- [TEXT PASSAGE]:
Indicate by check mark whether the registrant is an emerging growth company as defined in Rule 405 of the Securities Act of 1933 (§230.405 of this chapter) or Rule 12b-2 of the Securities Exchange Act of 1934 (§240.12b-2 of this chapter).

Emerging growth company    [ ]

If an emerging growth company, indicate by check mark if the registrant has elected not to use the extended transition period for complying with any new or revised financial accounting standards provided pursuant to Section 13(a) of the Exchange Act.    [ ]



Item 5.03. Amendments to Articles of Incorporation or Bylaws; Change in Fiscal Year

On August 10, 2017, Lincoln National Corporation (the "Company") filed a restatement of the Company's Amended and Restated Articles of Incorporation (the "Restatement") with the Secretary of State of Indiana.  The restatement incorporates the changes reflected in the Articles of Amendment approved by shareholders at the Company's Annual Meeting of Shareholders held on May 26, 2017.  The Restatement does not require shareholder approval under Indiana law.

- [REQUIRED WORK]:
[1] Reproduce a part of the filing excerpt word for word, starting with "If an emerging" and going on through "under Indiana law.".
[2] Shorten the paragraph of the filing excerpt that opens "On August 10, 2017, Lincoln National Corporation" and keep its main facts.
The rows after the filing excerpt have no connection to it.

- [EXTRACTED INFORMATION]:

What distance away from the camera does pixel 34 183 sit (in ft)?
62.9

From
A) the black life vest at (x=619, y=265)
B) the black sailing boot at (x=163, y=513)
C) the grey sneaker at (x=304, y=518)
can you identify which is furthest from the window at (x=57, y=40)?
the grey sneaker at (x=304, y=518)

- [RESULTS BY TASK]:
[1]
If an emerging growth company, indicate by check mark if the registrant has elected not to use the extended transition period for complying with any new or revised financial accounting standards provided pursuant to Section 13(a) of the Exchange Act.    [ ]



Item 5.03. Amendments to Articles of Incorporation or Bylaws; Change in Fiscal Year

On August 10, 2017, Lincoln National Corporation (the "Company") filed a restatement of the Company's Amended and Restated Articles of Incorporation (the "Restatement") with the Secretary of State of Indiana.  The restatement incorporates the changes reflected in the Articles of Amendment approved by shareholders at the Company's Annual Meeting of Shareholders held on May 26, 2017.  The Restatement does not require shareholder approval under Indiana law.

[2] On August 10, 2017, Lincoln National Corporation filed a restatement of its Amended and Restated Articles of Incorporation with Indiana's Secretary of State. It includes the Articles of Amendment that shareholders approved at the May 26, 2017 Annual Meeting. Under Indiana law, the restatement needs no shareholder approval.